Questions on the material ::
**A.** Translate into Spanish this sentence from the passage about Huntington and Islam: "Moreover, several hundred million Muslims compose sizeable minorities in multicultural states from India and China through the Russian Federation and Israel to France, Britain and, increasingly, the United States."
**B.** Reproduce word for word the part of the passage about Huntington and Islam starting at "The implications of" and ending at "the United States.".

In The Clash of Civilizations and the Remaking of World Order, Samuel P. Huntington adopts an "essentialist" position: "Whatever their political or religious opinions," he writes, "Muslims agree that a basic difference exists between their culture and Western culture." Huntington also seems to suggest that this "basic difference" will lead to a violent clash with Western civilization: "The underlying problem for the West is not Islamic fundamentalism. It is Islam." 1

The implications of a civilizational conflict between the West and Islam are profoundly disturbing, since the world's Muslim population is an estimated one billion, and states where the majority of the population is Muslim extend from Indonesia and Pakistan through the Middle East to the Atlantic shores of Africa. Moreover, several hundred million Muslims compose sizeable minorities in multicultural states from India and China through the Russian Federation and Israel to France, Britain and, increasingly, the United States.

Data provided ::
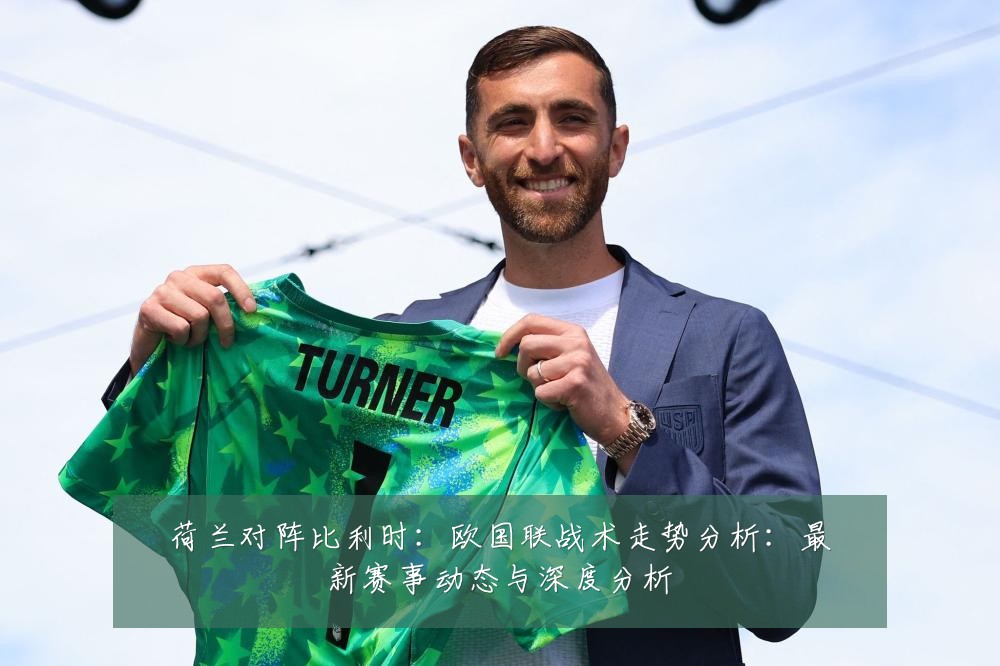 荷兰对阵比利时:欧国联战术走势分析:最新赛事动态与深度分析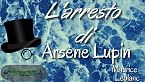Lupin ladro gentiluomo - L\'arresto di Arsène Lupin - Maurice Leblanc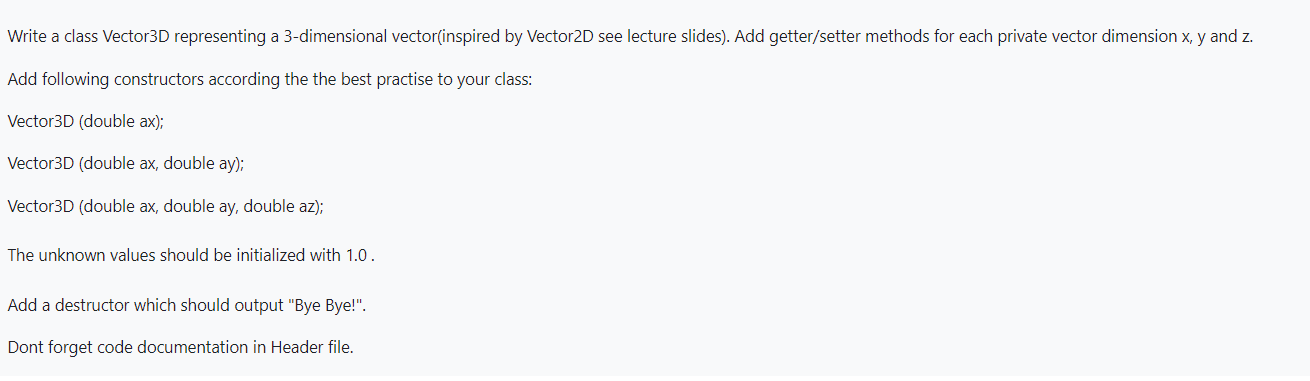 Solved Write a class Vector3D representing a 3-dimensional | Chegg.com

Completed exercise ::
**A.** Además, varios cientos de millones de musulmanes forman minorías considerables en estados multiculturales que van desde la India y China, pasando por la Federación Rusa e Israel, hasta Francia, Gran Bretaña y, cada vez más, Estados Unidos.

**B.**
The implications of a civilizational conflict between the West and Islam are profoundly disturbing, since the world's Muslim population is an estimated one billion, and states where the majority of the population is Muslim extend from Indonesia and Pakistan through the Middle East to the Atlantic shores of Africa. Moreover, several hundred million Muslims compose sizeable minorities in multicultural states from India and China through the Russian Federation and Israel to France, Britain and, increasingly, the United States.